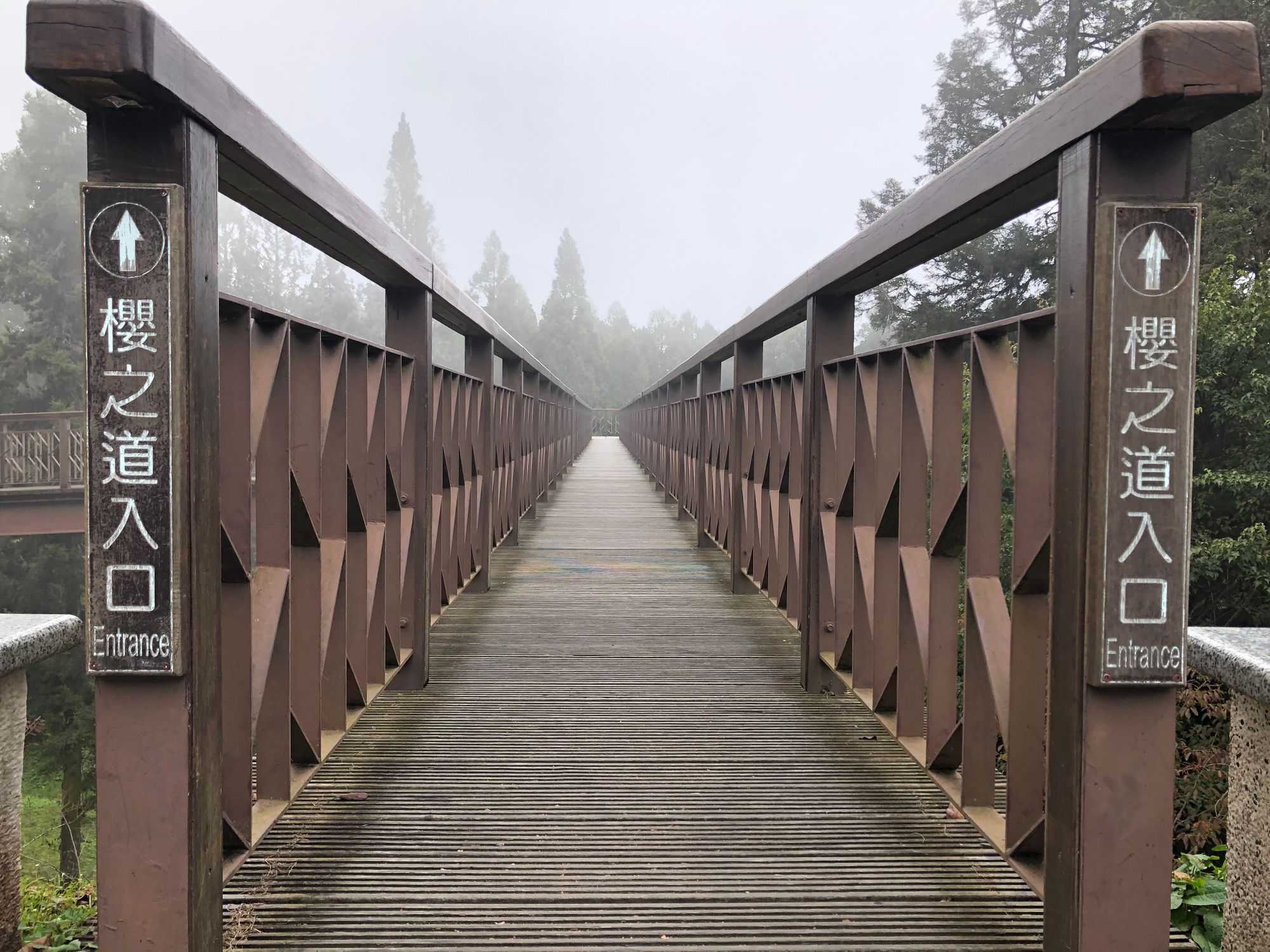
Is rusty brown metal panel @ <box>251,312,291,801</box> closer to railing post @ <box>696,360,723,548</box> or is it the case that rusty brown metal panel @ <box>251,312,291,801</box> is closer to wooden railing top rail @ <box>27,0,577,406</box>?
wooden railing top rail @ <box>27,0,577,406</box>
==============================
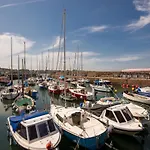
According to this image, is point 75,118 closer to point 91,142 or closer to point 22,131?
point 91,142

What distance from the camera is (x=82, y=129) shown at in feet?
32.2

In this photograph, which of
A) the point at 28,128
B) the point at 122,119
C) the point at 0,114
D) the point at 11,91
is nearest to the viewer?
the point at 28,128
==============================
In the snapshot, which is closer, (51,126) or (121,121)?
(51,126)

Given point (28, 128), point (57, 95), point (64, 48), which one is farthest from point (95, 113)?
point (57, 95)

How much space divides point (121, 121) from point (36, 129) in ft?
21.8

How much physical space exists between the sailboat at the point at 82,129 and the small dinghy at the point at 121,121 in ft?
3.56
==============================
_THE TASK_: Which lines of the material above contain the string "rail"? Pull out each of them in full.

_FULL SOLUTION_:
Is rusty brown metal panel @ <box>251,312,291,801</box> closer to railing post @ <box>696,360,723,548</box> or is it the case that rusty brown metal panel @ <box>251,312,291,801</box> is closer to wooden railing top rail @ <box>27,0,577,406</box>?
wooden railing top rail @ <box>27,0,577,406</box>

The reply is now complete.